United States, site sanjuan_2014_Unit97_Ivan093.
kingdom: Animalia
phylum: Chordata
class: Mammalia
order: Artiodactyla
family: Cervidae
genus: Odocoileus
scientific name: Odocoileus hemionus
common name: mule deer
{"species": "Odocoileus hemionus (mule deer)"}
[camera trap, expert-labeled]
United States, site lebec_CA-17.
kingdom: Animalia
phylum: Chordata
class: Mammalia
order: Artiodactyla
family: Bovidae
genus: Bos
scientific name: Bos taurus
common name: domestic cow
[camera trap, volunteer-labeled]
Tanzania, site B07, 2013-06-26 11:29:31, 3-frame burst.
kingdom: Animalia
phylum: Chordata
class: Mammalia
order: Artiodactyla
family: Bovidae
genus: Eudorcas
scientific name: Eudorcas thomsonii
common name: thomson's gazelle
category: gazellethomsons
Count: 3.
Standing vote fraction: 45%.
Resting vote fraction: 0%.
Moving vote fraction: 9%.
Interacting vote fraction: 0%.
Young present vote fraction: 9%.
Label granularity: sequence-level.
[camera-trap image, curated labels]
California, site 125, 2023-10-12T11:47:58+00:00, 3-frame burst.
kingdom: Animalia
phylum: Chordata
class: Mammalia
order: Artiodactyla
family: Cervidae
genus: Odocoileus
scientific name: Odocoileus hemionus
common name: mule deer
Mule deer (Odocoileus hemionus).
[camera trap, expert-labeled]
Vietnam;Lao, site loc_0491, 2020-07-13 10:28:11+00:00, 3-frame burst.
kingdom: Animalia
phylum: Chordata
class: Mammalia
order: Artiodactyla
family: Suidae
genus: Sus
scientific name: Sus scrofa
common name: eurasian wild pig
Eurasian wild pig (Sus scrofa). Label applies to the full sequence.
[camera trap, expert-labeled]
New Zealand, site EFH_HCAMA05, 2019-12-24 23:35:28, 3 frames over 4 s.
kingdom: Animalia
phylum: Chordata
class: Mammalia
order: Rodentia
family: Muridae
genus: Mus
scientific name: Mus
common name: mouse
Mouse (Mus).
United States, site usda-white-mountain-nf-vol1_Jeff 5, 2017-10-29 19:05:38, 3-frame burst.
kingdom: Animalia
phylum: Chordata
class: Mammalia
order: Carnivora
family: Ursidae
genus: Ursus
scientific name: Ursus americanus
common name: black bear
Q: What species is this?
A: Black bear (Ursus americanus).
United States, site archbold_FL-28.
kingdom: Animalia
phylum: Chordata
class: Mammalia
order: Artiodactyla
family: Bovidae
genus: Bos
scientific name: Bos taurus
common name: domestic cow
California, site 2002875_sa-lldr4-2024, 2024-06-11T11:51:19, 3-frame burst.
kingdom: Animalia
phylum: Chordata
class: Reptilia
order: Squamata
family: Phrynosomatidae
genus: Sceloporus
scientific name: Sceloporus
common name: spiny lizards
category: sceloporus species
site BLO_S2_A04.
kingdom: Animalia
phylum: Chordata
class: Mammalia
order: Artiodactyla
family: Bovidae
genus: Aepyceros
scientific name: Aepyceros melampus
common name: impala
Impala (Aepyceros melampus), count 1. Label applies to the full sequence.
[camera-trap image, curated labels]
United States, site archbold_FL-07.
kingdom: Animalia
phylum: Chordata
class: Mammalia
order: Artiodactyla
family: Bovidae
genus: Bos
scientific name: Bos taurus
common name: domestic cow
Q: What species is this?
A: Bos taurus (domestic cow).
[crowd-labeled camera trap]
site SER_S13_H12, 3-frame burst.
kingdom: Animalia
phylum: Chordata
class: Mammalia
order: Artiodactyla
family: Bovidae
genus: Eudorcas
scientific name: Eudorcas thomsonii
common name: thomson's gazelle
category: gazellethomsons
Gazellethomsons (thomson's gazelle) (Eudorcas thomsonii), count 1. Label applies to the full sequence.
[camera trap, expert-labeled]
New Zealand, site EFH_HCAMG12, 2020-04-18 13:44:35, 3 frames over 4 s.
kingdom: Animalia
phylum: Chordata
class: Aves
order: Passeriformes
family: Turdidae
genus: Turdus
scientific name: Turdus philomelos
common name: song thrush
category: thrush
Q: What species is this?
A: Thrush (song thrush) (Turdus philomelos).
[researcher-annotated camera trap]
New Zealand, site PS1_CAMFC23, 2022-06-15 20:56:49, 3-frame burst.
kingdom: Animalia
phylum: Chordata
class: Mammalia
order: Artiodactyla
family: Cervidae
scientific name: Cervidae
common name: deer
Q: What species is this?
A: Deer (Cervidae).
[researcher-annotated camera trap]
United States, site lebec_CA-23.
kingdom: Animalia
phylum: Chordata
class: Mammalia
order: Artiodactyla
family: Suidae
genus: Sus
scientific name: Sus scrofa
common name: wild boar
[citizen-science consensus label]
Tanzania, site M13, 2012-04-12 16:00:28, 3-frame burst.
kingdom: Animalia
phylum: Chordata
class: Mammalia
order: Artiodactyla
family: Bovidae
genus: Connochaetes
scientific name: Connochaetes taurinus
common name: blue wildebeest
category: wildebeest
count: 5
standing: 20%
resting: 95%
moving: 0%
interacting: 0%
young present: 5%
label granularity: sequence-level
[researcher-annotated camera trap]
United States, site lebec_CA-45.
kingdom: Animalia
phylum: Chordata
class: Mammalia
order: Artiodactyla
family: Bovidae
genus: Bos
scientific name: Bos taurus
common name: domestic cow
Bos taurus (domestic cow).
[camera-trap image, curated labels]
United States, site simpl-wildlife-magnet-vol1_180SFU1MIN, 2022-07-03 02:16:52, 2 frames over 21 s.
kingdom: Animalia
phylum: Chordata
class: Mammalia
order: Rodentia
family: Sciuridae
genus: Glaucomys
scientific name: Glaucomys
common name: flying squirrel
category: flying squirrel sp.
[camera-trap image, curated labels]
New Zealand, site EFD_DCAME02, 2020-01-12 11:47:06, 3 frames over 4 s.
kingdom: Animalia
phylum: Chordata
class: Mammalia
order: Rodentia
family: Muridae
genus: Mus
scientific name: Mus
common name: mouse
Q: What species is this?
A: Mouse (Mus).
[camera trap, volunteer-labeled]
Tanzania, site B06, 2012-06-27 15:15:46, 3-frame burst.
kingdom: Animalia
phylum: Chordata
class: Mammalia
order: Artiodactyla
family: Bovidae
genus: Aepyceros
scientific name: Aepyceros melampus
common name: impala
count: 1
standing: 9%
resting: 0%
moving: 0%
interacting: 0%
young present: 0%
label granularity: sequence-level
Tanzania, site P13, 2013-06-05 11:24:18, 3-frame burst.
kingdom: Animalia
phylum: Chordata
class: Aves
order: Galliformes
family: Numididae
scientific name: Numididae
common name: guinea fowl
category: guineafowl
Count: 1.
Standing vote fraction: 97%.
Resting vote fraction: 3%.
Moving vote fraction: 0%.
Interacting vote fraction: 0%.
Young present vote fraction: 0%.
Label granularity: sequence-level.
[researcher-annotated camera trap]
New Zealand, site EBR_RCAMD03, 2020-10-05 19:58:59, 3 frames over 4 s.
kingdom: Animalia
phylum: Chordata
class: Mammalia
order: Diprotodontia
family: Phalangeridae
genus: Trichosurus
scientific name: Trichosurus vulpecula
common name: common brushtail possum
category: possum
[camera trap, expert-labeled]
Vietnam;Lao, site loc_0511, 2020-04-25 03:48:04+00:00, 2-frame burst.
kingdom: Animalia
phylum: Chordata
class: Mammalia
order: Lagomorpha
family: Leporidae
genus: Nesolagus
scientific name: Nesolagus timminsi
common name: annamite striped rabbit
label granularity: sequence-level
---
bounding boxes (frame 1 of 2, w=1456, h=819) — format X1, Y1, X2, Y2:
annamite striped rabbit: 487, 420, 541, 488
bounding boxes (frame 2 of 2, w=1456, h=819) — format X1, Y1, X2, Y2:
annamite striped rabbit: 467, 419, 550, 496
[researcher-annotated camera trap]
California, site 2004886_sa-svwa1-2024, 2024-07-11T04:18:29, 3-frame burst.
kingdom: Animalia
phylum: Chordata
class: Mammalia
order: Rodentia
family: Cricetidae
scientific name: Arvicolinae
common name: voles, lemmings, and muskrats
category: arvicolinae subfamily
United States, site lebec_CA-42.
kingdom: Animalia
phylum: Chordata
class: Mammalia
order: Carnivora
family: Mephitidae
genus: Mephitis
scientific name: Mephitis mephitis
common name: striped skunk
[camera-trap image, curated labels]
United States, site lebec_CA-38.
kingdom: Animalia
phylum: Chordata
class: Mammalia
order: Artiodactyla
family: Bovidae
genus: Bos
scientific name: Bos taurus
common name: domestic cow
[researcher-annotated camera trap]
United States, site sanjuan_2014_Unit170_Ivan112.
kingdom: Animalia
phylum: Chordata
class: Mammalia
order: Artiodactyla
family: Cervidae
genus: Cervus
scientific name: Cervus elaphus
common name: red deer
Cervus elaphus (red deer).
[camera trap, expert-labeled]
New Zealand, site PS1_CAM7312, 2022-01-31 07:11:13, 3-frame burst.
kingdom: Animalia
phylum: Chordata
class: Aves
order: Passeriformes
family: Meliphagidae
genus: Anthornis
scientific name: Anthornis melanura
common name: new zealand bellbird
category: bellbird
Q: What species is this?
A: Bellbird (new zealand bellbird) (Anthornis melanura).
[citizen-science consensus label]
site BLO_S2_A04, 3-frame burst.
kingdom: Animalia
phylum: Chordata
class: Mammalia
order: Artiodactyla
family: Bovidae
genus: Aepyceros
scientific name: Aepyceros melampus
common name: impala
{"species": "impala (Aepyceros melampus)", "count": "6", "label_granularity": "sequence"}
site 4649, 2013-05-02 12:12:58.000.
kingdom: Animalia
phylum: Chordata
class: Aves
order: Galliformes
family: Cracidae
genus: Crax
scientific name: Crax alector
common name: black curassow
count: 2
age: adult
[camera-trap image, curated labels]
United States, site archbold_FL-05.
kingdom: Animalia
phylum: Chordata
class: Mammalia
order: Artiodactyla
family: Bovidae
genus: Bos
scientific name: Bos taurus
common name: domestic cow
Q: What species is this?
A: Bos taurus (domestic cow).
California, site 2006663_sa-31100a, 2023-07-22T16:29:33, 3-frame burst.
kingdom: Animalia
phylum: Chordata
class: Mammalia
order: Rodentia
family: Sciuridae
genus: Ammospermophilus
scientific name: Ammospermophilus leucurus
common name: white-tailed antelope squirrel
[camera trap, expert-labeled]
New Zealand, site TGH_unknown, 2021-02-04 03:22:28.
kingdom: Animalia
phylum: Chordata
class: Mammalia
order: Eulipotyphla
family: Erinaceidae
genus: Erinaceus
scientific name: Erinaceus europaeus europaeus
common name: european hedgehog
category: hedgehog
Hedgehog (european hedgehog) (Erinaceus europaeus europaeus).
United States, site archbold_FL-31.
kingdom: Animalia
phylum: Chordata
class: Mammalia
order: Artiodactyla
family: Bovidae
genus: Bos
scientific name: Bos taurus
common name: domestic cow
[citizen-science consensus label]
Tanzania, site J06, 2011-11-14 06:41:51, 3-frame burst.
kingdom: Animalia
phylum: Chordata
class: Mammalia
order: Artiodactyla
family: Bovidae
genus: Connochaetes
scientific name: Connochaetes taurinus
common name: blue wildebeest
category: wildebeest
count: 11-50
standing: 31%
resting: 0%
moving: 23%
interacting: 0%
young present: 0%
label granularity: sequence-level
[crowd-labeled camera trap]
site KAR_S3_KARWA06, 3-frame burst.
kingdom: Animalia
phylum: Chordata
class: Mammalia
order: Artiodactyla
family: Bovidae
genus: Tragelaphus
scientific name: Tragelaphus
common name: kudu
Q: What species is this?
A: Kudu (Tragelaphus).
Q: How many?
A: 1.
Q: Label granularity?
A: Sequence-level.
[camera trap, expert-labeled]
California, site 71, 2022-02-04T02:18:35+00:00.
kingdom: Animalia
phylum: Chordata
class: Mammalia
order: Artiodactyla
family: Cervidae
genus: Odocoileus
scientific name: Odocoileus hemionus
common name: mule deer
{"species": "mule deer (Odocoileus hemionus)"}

☆ ☆ ☆ ☆

WHAT TO WORK ON: Your answer should be the lines of the listing above between the line holding "A: Deer (Cervidae)." and the line holding "standing: 20%", inclusive, restated word for word and alone.

THE ANSWER:
A: Deer (Cervidae).
[researcher-annotated camera trap]
United States, site lebec_CA-23.
kingdom: Animalia
phylum: Chordata
class: Mammalia
order: Artiodactyla
family: Suidae
genus: Sus
scientific name: Sus scrofa
common name: wild boar
[citizen-science consensus label]
Tanzania, site M13, 2012-04-12 16:00:28, 3-frame burst.
kingdom: Animalia
phylum: Chordata
class: Mammalia
order: Artiodactyla
family: Bovidae
genus: Connochaetes
scientific name: Connochaetes taurinus
common name: blue wildebeest
category: wildebeest
count: 5
standing: 20%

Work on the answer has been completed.